While the principles of healthy eating apply to athletes and non-athletes alike, it is widely accepted that athletes have particular nutritional requirements for performing at their peak. Sports nutrition is a growing science and is now a degree program in some universities. Sports nutritionists are regularly employed by professional sporting teams and clubs to ensure that athletes are doing all that is possible to fuel themselves efficiently for their activities.
Rugby League is a strenuous and physically demanding sport that is played primarily in Australia, New Zealand, and England. The game is characterized by the strength, skill, and speed of its players, and combines ball movement, both kicking and passing, running, and heavy tackling. Teams score points by grounding the ball over their opposition’s try-line, by kicking ‘conversions’ after a try, by kicking penalty goals, or by kicking field goals. Games are 80 minutes long, with a half-time break, and are played by two teams of 13 players and 4 reserves.
A Rugby League year is divided into three phases: the pre-season, the season, and the off-season. At the professional level, the off-season is very short: only 1-2 months.

◇ ◇ ◇ ◇ ◇

- WHAT THE TASK REQUIRES: According to the passage on sports nutrition and Rugby League, how long is the off-season at the professional level?

- EXTRACTED ENTRIES:
◇ ◇ ◇ ◇ ◇

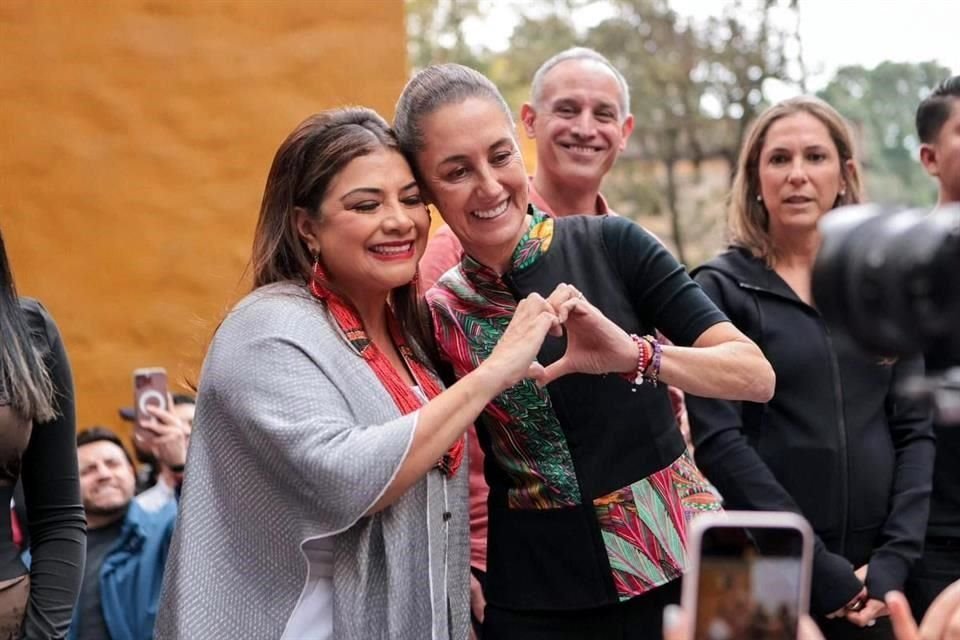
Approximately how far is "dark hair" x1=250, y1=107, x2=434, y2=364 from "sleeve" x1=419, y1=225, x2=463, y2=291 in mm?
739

◇ ◇ ◇ ◇ ◇

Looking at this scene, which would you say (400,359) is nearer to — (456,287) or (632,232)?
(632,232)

◇ ◇ ◇ ◇ ◇

- OUTPUT FOR THIS EXERCISE: Only 1-2 months.